I also haven’t told my parents about this trip yet. Pretty sure my father would have a heart attack if I told him I was going to a foreign city all by myself for a few days—for fun. It was different when I flew into Manchester for work. This time…I have no plan. Hence, I kind of do want to find a traveling companion. If only to alleviate the pain of the lectures I’m sure to get once I share the news with my parents.
Only…four more months! Aahhhhhhh.
My mood has gotten much better. Sometimes all it takes is a real good cry. It’s like when you’re hungover as hell—all you need to do is throw up and everything feels improved.
‘Course, it helps when your job decides to send you on a last-minute business trip…to England! Yep, that’s what I’m doing today. Flying out to the U.K. tonight, then coming back to Chicago on Friday.
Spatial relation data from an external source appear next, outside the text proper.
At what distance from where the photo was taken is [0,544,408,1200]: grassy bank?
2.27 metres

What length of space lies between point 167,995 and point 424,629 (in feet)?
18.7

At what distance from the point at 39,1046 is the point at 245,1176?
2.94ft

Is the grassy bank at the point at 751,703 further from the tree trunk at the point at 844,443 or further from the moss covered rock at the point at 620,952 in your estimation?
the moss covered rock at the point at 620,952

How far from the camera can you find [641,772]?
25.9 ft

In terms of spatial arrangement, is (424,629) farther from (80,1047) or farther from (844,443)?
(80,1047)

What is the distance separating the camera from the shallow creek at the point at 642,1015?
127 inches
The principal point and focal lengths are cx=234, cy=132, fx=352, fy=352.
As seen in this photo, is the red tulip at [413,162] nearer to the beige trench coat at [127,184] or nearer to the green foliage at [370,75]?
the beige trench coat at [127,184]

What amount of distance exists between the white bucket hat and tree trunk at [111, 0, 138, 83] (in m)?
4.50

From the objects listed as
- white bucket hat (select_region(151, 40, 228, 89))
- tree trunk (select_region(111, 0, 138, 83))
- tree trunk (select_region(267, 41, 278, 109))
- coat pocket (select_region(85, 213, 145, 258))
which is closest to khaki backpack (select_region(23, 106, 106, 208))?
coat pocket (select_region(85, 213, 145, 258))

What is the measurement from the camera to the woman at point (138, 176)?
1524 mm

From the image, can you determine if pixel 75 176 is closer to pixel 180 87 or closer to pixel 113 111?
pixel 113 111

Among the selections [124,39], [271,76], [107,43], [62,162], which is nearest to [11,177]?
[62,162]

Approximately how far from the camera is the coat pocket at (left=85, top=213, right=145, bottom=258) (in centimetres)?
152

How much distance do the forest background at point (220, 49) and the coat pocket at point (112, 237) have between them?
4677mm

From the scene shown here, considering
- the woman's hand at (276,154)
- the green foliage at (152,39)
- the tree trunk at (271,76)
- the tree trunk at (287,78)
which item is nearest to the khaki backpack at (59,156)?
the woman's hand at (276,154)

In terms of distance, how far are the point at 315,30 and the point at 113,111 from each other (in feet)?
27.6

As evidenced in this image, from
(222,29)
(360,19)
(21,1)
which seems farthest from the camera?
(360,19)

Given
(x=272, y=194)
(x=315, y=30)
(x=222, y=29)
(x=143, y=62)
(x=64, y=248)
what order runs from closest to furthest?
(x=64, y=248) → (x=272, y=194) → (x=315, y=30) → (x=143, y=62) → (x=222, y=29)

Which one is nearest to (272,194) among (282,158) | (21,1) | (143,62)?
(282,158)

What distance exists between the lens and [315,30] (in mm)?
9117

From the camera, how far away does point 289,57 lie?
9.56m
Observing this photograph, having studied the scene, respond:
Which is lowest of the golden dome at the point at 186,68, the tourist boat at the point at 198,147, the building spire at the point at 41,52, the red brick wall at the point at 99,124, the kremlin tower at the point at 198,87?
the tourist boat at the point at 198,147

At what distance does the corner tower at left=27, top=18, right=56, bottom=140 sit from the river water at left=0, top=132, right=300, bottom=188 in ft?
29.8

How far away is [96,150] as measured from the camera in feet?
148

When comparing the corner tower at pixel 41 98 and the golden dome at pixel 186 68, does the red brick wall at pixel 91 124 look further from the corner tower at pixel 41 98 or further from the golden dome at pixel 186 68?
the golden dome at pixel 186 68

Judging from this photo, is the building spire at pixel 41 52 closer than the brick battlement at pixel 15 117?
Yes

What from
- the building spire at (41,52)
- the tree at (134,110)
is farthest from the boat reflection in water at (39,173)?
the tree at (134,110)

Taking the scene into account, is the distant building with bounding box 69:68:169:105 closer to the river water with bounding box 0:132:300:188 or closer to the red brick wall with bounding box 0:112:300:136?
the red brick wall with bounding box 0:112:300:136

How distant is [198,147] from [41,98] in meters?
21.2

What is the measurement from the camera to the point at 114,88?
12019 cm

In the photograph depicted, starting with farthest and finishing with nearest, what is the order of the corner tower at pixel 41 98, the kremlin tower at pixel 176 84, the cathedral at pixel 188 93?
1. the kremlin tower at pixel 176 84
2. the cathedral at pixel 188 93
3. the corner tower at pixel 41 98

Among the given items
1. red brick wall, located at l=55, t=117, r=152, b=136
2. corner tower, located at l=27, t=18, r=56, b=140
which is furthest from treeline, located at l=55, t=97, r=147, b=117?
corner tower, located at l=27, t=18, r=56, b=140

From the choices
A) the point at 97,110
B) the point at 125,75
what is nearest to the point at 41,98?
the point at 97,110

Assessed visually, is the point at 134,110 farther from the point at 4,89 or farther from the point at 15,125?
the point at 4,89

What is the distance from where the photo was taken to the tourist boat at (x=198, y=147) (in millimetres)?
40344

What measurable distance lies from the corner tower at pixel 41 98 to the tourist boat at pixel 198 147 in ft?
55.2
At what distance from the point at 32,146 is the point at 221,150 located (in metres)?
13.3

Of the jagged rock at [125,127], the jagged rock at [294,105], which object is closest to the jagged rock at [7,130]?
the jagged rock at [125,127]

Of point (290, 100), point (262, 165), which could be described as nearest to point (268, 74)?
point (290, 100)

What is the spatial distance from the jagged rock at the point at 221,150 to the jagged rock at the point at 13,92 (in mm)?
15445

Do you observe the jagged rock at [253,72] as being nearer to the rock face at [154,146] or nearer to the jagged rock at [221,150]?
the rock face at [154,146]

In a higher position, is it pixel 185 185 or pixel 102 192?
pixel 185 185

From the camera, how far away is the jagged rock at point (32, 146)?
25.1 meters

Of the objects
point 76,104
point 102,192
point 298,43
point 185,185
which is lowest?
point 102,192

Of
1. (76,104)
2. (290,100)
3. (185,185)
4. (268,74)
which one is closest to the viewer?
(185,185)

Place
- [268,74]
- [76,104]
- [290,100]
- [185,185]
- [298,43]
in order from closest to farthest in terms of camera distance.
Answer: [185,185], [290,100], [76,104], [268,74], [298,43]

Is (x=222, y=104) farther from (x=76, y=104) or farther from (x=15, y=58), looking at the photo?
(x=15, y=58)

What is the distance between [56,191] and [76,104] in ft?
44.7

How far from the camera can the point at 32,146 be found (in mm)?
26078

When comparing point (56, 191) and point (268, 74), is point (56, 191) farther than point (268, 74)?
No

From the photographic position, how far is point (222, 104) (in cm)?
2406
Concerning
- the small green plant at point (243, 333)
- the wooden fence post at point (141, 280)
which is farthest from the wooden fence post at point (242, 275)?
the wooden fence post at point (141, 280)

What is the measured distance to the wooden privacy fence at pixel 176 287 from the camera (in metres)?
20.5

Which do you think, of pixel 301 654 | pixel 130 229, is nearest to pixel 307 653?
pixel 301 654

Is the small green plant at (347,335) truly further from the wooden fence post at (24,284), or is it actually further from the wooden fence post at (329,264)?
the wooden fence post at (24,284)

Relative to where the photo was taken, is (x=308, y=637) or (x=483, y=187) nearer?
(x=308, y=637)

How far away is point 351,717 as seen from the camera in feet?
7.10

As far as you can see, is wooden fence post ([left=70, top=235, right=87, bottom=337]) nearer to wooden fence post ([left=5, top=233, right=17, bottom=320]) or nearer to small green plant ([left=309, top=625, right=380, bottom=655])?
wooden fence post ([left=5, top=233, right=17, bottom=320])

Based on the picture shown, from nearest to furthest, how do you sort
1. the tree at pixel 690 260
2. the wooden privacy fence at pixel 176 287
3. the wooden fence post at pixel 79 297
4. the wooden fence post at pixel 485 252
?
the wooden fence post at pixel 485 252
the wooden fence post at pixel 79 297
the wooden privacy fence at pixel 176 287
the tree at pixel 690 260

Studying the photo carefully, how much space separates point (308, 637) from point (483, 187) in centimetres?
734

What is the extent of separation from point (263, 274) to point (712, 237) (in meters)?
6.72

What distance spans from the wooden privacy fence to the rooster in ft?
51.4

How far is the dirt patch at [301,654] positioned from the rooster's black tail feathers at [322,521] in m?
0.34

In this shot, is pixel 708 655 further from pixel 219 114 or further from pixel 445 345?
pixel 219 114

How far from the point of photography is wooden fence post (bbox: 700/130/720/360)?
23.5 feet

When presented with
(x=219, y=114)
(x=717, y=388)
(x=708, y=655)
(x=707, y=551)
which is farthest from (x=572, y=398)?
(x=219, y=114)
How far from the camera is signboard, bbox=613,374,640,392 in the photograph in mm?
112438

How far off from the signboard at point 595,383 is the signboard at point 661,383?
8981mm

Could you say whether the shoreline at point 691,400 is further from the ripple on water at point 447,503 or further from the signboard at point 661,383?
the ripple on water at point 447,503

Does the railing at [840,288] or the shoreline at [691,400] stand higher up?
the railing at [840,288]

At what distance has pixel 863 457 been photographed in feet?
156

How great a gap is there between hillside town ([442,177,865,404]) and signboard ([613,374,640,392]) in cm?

I literally found this out only a few days ago. But hey, I’m not complaining. In fact, when you consider that England is my dream destination, and that I’ve been dreaming of it since high school, this turns out to be a very happy situation indeed.
And in light of all this, one thing I’ve had to start researching is frequent flyer/miles rewards programs. This will be the third time I’m flying American Airlines this year, and the travel agent who booked me on this Manchester flight highly recommended I enroll in AAdvantage. Which I did. But it sucks because they won’t apply mileage credit for flights flown when not enrolled at the time. So those trips to Costa Rica and Miami I took earlier this year? Ineligible.
But you see…the reason why I absolutely detest these programs and why I don’t rush to join them is because they’ve just been so unreliable and unhelpful to me! Before 2010 I think I had only flown somewhere about twice in my whole life. When I studied abroad in Costa Rica two years ago, I took US Airways. I signed up for their Dividend Miles program, and now my balance of 4,694 miles is due to expire in a few days because of inactivity. So those are going to waste. Last year my family and I flew Delta Airlines to go to the Philippines. When flying home, the flight attendant handed me an enrollment form for their SkyMiles program. My mom encouraged it, and since I knew she’d gotten free tickets before just for her two previous trips to the Philippines (flying there is a shit ton of miles), I signed up. But lo and behold, they never credited my flight to the Philippines and back, and my balance there right now is only a measly 500 miles just for signing up.
Just thinking about these stupid things is making me annoyed again. OK, must stop and continue packing.